* Document text *
In this article, we’ll walk through how a data scientist in a social media Ads division can use propensity scores to estimate the impact of ad exposure on user conversion. We’ll use a simulated dataset of users with information like age, prior engagement, and device type, and we’ll demonstrate how to: 

  • Estimate each user’s propensity (likelihood) of seeing the ad based on their characteristics. 
  • Match ad-exposed users to similar unexposed users using these propensity scores. 
  • Check covariate balance with a before-and-after comparison (including a table of covariate differences and a balance plot). 
  • Estimate the difference in conversion rates attributable to ad exposure on the matched sample. 
  • Discuss key assumptions, limitations, and where propensity score methods fit in the broader causal inference toolbox.

(Stored items)
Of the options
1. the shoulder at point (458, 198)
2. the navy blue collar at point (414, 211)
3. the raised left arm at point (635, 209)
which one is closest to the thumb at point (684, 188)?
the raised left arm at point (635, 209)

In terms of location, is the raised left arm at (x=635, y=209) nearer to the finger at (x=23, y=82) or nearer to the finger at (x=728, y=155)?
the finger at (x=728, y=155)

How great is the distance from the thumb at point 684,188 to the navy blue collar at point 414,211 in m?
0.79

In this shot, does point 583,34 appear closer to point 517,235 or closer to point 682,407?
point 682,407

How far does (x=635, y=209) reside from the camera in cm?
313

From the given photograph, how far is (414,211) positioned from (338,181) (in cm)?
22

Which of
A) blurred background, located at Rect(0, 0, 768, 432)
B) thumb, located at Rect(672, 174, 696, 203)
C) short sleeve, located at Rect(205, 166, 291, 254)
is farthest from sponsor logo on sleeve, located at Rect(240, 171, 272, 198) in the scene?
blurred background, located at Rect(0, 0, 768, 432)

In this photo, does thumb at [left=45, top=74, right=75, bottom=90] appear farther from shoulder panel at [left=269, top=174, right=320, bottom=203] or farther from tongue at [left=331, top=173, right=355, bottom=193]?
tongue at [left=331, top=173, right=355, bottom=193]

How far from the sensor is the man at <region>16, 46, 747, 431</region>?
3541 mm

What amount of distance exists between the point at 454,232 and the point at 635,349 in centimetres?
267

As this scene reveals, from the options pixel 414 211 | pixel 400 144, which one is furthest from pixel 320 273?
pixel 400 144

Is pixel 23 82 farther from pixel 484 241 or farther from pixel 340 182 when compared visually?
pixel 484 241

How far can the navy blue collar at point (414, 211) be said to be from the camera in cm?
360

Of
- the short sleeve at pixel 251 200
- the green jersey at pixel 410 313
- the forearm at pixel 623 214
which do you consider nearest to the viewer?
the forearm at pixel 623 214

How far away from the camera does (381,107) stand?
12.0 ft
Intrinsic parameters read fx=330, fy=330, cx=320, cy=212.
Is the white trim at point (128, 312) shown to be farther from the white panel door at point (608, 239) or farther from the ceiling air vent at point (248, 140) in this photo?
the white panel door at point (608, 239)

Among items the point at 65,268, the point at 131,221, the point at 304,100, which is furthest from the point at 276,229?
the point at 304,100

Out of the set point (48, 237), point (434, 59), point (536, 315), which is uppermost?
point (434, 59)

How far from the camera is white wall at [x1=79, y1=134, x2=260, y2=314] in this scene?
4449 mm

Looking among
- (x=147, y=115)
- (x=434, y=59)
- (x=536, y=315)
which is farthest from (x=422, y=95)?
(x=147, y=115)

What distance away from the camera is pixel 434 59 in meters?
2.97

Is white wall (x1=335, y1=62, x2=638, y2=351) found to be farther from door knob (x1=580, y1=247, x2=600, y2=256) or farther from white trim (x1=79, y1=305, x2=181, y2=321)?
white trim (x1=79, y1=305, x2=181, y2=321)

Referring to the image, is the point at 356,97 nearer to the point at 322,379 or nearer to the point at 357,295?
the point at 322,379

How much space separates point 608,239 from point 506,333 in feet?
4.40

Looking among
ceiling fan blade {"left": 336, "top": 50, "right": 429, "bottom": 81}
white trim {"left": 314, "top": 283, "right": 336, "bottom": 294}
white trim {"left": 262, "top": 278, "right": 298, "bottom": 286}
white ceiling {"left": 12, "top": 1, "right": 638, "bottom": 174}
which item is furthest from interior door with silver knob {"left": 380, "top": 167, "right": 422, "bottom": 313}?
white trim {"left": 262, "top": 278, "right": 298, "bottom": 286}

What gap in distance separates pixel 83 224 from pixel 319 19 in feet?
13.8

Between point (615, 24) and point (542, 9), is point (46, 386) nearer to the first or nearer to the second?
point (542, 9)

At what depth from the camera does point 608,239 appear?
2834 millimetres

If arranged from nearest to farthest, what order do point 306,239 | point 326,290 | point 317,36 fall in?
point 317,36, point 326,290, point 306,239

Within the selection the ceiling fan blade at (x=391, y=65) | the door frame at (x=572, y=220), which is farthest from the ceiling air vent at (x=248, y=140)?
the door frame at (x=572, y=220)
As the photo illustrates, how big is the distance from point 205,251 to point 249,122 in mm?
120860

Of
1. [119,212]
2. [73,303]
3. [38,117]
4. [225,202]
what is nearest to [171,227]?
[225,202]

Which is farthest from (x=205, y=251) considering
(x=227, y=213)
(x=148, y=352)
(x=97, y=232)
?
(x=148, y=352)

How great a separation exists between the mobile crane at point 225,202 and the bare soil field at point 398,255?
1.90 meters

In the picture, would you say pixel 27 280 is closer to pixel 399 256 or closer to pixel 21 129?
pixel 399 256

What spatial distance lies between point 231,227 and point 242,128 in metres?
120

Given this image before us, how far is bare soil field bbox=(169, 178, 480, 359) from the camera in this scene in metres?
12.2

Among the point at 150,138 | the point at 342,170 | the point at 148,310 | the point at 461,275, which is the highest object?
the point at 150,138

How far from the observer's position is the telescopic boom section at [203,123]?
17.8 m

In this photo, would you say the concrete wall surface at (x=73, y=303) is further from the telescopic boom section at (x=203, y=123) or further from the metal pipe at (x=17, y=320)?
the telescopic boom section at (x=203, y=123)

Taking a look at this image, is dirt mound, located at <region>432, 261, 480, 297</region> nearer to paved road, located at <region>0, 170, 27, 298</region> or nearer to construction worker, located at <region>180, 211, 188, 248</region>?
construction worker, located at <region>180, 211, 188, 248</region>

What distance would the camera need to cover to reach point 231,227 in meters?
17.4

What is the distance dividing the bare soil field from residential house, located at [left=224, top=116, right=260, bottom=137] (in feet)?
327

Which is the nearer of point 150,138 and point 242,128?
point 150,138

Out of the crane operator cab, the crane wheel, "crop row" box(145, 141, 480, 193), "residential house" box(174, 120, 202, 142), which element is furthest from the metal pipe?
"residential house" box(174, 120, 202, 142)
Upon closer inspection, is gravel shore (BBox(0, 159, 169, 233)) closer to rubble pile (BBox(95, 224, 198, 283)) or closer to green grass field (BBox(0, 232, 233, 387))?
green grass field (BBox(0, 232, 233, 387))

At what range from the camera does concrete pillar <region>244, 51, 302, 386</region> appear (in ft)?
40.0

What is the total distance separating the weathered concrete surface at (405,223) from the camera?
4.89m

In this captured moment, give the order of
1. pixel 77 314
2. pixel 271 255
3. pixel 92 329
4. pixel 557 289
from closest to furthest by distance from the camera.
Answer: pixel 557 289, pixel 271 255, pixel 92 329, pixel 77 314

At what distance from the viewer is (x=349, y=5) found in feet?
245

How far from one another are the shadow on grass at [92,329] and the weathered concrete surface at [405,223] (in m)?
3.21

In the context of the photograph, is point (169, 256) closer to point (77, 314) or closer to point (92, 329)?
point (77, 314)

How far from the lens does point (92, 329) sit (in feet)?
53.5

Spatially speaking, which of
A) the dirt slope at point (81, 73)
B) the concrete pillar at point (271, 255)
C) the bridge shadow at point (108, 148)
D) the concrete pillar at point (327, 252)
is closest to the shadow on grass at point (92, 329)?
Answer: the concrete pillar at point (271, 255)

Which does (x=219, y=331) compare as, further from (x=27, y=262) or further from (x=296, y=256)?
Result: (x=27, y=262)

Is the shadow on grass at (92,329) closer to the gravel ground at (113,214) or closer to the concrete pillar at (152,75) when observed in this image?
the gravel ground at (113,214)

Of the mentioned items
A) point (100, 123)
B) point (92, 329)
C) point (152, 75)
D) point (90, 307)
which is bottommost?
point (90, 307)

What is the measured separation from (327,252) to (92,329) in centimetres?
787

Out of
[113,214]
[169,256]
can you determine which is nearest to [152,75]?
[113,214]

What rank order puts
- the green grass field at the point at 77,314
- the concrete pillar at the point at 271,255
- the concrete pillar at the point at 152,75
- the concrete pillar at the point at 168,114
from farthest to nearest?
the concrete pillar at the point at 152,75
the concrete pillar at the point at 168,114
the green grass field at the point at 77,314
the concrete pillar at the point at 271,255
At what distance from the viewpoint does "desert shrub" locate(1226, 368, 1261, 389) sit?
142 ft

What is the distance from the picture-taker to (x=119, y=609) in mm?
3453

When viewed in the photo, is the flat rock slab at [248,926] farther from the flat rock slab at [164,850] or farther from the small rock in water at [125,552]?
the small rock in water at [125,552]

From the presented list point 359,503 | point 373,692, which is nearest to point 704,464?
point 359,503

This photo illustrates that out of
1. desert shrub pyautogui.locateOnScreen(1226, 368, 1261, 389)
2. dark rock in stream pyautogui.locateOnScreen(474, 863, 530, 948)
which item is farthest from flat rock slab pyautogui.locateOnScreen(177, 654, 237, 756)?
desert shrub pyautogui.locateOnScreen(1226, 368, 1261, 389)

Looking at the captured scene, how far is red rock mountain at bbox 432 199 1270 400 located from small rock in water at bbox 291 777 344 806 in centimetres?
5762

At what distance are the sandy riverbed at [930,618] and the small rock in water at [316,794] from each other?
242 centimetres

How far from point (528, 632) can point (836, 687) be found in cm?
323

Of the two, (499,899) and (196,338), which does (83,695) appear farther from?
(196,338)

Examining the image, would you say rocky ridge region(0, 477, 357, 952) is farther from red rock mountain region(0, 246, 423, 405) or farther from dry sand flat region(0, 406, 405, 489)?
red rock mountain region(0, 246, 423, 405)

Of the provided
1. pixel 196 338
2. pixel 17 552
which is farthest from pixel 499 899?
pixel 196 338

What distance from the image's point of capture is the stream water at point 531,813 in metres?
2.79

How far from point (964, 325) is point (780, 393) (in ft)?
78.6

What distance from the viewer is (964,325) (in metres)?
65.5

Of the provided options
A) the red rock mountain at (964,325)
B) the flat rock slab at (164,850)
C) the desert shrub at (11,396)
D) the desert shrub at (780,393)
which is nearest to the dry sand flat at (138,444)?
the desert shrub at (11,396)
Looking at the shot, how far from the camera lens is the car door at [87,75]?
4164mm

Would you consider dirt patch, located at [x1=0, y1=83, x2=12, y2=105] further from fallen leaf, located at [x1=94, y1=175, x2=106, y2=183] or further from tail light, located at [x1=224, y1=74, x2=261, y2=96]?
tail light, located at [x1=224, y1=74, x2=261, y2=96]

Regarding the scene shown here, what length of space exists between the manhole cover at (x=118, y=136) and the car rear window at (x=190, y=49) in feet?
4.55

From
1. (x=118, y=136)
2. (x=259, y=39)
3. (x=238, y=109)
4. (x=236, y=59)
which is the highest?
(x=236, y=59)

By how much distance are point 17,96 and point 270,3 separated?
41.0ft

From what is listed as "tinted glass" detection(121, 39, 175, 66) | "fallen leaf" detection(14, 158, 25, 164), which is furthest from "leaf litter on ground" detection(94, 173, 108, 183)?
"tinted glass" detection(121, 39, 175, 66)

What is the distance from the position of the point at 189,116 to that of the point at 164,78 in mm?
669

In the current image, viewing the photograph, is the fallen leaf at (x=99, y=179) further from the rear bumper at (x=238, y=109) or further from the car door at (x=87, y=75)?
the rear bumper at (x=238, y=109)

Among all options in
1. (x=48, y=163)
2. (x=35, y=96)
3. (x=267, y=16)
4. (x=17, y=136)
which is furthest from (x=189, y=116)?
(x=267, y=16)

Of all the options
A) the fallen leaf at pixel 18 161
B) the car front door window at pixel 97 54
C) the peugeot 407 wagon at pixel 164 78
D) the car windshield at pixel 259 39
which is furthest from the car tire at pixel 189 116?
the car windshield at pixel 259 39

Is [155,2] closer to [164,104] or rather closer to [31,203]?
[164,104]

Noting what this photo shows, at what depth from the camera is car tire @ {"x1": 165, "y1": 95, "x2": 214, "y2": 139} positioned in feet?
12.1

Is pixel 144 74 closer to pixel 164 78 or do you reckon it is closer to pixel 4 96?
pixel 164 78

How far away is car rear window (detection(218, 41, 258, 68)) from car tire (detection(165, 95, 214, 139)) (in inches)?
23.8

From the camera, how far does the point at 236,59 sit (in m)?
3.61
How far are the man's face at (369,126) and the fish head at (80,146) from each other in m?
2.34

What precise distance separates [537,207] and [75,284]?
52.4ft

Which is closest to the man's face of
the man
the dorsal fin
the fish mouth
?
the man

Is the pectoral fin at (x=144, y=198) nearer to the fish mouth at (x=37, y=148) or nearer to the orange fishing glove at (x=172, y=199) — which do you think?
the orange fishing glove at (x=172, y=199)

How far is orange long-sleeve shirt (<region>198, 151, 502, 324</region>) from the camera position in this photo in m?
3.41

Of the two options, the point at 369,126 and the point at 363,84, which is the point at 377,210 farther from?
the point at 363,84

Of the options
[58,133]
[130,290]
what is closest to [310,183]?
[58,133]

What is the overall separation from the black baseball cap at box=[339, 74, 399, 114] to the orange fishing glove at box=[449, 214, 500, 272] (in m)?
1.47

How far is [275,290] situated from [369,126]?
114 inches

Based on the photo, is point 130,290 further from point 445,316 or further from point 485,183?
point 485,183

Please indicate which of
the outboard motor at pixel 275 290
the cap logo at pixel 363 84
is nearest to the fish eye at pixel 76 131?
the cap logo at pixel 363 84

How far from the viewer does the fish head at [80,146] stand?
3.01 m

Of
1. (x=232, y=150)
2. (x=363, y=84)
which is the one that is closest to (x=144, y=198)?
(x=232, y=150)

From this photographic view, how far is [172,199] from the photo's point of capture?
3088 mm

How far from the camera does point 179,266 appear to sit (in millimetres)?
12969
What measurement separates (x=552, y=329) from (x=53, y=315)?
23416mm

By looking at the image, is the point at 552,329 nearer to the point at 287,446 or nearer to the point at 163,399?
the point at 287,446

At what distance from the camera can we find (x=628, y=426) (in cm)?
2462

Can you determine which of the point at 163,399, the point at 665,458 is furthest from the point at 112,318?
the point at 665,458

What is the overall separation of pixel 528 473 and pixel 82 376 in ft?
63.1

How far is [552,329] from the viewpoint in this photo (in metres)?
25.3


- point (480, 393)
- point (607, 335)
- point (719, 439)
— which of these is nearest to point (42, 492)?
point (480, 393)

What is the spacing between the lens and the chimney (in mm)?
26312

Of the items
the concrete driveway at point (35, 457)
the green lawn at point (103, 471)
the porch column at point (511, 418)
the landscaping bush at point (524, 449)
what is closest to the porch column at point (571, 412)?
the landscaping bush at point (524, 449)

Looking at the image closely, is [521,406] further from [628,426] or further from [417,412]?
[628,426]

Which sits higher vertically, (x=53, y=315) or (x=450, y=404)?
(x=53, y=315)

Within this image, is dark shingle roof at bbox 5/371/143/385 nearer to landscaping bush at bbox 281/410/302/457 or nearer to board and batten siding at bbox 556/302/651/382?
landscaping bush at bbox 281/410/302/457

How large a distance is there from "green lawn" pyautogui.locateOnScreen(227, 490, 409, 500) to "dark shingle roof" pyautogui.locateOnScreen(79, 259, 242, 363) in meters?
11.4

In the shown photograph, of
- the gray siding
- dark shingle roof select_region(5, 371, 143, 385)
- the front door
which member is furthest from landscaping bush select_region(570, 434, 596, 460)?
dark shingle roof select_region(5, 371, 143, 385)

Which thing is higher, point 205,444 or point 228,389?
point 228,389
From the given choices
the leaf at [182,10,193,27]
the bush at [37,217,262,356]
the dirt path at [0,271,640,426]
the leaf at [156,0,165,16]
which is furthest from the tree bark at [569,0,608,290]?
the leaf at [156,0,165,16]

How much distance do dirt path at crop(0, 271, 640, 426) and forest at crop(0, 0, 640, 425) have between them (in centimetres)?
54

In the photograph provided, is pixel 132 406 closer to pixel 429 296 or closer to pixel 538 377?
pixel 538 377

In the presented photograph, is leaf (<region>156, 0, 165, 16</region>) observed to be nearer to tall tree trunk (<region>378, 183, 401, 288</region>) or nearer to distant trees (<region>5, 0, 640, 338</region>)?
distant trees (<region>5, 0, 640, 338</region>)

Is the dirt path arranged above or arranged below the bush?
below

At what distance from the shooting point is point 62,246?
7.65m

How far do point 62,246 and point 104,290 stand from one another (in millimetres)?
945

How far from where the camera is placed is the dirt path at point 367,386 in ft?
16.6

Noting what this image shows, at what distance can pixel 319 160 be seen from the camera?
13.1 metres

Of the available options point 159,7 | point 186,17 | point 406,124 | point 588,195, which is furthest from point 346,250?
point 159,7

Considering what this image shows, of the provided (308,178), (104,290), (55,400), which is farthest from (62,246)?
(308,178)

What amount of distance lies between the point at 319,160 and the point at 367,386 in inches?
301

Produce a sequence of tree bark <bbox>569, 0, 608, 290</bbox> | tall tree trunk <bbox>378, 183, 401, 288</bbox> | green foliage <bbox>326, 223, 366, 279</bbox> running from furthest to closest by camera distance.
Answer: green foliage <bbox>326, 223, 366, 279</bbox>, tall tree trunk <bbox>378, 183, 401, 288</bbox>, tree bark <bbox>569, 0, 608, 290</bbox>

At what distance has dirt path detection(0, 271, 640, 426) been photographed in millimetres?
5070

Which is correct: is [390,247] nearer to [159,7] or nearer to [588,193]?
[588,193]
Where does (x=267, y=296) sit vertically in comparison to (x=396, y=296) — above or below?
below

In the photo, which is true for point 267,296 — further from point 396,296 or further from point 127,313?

* Assignment A *
Repeat the article on propensity scores from the words "In this article, we’ll walk" through the words "the matched sample.".
* Assignment B *
Using the article on propensity scores, answer each item below.
(i) What user information does the simulated dataset include?
(ii) Besides a table of covariate differences, what does the before-and-after balance comparison include?
(iii) What difference is estimated on the matched sample?

* Solution A *
In this article, we’ll walk through how a data scientist in a social media Ads division can use propensity scores to estimate the impact of ad exposure on user conversion. We’ll use a simulated dataset of users with information like age, prior engagement, and device type, and we’ll demonstrate how to: 

  • Estimate each user’s propensity (likelihood) of seeing the ad based on their characteristics. 
  • Match ad-exposed users to similar unexposed users using these propensity scores. 
  • Check covariate balance with a before-and-after comparison (including a table of covariate differences and a balance plot). 
  • Estimate the difference in conversion rates attributable to ad exposure on the matched sample.

* Solution B *
(i) Age, prior engagement, and device type.
(ii) A balance plot.
(iii) The difference in conversion rates attributable to ad exposure.